2.7. Le società ricorrenti lamentano che, ove non si postuli come necessaria la domanda riconvenzionale con il conseguente differimento dell’udienza, verrebbe pregiudicato il diritto di difesa dell’opponente che avrebbe solo 10 giorni per replicare alla riproposizione di domande o eccezioni da parte dell’opposto in memoria difensiva, non essendo peraltro ritenuta sufficiente la possibilità di controdedurre a verbale in udienza.

L’assunto non può essere condiviso.

Proprio il rilievo che si tratta di riproposizione di questioni già esposte al contraddittorio delle parti nella precedente fase, rispetto alla quale l’opposizione si presenta in rapporto di prosecuzione e continuità, induce a ritenere che nessuna lesione del diritto di difesa, tale da determinare la nullità del procedimento, può dirsi consumata, tanto più in un rito speciale cadenzato con termini più stringenti rispetto a quello ordinario.
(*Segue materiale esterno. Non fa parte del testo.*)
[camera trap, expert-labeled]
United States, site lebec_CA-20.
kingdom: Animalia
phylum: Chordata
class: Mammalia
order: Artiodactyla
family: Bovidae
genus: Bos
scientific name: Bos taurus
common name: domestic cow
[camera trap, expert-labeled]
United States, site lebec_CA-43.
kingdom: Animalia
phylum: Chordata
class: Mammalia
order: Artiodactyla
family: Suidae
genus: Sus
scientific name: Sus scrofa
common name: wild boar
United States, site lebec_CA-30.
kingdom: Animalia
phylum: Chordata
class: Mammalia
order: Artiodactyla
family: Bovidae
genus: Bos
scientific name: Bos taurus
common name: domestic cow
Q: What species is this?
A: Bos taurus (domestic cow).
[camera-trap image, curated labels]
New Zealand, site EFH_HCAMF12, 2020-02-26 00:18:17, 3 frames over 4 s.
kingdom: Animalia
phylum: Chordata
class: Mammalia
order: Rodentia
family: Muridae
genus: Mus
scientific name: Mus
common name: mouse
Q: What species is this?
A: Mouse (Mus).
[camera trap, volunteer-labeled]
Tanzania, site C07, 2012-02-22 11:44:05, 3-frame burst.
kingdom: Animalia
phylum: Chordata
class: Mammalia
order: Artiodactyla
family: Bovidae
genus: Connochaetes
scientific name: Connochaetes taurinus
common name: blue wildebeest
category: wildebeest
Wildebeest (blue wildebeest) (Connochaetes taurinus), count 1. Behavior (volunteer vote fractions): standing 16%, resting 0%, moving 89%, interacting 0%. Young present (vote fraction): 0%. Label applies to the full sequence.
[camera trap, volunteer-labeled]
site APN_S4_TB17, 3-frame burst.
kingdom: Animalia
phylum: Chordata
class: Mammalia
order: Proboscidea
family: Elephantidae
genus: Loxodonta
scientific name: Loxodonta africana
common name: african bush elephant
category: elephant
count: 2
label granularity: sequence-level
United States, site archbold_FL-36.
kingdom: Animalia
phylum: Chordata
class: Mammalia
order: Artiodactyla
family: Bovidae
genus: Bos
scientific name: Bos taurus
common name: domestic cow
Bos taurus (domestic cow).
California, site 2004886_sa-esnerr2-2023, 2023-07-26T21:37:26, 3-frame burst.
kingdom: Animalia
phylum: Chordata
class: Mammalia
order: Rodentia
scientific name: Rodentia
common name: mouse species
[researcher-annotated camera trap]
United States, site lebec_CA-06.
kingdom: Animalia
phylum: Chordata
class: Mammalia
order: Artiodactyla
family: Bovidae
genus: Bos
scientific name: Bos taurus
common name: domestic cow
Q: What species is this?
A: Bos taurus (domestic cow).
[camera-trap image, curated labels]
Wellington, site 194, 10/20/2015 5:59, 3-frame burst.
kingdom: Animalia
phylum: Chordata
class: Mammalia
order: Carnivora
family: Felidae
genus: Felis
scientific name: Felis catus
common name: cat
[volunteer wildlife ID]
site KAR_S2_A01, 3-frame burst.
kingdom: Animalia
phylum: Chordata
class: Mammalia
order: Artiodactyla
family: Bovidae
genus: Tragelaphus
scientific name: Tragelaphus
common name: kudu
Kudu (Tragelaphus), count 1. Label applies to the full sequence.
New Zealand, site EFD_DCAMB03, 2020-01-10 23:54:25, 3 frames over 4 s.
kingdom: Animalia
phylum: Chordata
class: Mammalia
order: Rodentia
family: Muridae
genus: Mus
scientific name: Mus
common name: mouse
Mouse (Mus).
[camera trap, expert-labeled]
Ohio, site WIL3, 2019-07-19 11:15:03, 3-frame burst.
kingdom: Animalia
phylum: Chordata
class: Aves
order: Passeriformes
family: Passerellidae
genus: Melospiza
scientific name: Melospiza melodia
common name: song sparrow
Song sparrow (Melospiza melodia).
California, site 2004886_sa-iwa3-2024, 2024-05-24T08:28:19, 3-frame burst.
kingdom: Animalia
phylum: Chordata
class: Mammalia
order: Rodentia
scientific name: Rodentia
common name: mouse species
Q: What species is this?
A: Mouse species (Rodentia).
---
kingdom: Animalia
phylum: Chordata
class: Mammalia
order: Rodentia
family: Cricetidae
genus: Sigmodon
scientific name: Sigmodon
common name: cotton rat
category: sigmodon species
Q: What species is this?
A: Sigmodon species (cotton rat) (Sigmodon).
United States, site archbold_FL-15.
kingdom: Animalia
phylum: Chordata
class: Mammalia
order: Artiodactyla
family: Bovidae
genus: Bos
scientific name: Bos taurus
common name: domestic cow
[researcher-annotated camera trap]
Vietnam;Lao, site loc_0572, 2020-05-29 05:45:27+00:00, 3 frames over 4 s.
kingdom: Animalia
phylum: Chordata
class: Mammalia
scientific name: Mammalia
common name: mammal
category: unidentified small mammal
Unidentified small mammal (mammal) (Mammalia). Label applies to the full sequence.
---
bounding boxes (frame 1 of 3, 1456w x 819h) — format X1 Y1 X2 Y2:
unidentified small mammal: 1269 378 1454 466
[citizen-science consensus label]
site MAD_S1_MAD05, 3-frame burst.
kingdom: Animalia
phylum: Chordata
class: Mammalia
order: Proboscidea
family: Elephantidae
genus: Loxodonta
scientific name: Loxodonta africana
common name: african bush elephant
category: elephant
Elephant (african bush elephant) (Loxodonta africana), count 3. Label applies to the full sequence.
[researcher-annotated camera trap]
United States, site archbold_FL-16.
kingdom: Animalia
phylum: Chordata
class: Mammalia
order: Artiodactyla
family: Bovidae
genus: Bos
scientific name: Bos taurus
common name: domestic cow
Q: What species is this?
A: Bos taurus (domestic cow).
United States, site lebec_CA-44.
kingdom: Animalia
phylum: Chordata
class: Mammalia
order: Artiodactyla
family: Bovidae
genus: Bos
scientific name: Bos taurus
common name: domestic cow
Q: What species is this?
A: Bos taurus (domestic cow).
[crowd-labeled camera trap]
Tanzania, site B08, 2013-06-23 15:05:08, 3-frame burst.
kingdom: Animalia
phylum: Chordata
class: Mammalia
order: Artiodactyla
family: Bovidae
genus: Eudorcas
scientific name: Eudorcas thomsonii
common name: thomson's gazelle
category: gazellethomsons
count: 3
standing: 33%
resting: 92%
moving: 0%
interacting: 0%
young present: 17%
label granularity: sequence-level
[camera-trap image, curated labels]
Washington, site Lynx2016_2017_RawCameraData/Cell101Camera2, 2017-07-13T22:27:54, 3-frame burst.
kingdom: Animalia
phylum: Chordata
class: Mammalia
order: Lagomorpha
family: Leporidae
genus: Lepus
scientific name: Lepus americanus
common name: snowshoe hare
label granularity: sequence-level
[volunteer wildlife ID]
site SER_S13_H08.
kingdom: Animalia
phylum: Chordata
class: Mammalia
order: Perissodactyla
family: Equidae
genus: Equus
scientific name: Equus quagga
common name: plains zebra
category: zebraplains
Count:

Dal punto di vista istruttorio, considerato che non può essere negato neanche all’opponente del giudizio ex lege n. 92 del 2012 di richiedere i mezzi di prova che non abbia potuto proporre prima ovvero quelli resi necessari dalle difese della controparte, l’art. 1, comma 57 legge citata prevede appunto che il giudice dell’opposizione “all’udienza,…, sentite le parti, omessa ogni formalità non essenziale al contraddittorio, procede nel modo che ritiene più opportuno agli atti di istruzione ammissibili e rilevanti richiesti dalle parti nonchè disposti d’ufficio, ai sensi dell’art. 421 c.p.c.”.

Naturalmente l’esercizio di tale potere è affidato al giudice di merito e non è sindacabile da questa Corte di legittimità nei termini proposti dalle ricorrenti società.

Inoltre, poichè il comma citato prevede che il giudice dell’opposizione procede “nel modo che ritiene più opportuno” omettendo “ogni formalità non essenziale al contraddittorio”, proprio laddove sorga una esigenza di salvaguardia dell’effettività del contraddittorio medesimo, in ragione delle difese delle parti e della complessità delle relative istanze ed eccezioni, non può escludersi che il giudice, ove lo ritenga necessario a tutela del diritto di difesa, conceda all’uopo un breve differimento dell’udienza.

3. Conclusivamente il ricorso va respinto, con condanna delle società ricorrenti al pagamento delle spese liquidate come da dispositivo.

Occorre altresì dare atto della sussistenza dei presupposti di cui al D.P.R. 30 maggio 2002, n. 115, art. 13, comma 1 quater, come modificato dalla L. 24 dicembre 2012, n. 228, art. 1, comma 17.

P.Q.M.

La Corte rigetta il ricorso e condanna le società ricorrenti al pagamento delle spese liquidate in Euro 5.000,00, oltre Euro 200,00 per esborsi, accessori secondo legge e rimborso spese generali al 15%.

Ai sensi del D.P.R. 30 maggio 2002, n. 115, art. 13, comma 1 quater dà atto della sussistenza dei presupposti per il versamento da parte delle ricorrenti dell’ulteriore importo a titolo di contributo unificato pari a quello dovuto per il ricorso a norma dello stesso art. 13, comma 1 bis.

Così deciso in Roma, nella camera di consiglio, il 11 ottobre 2018.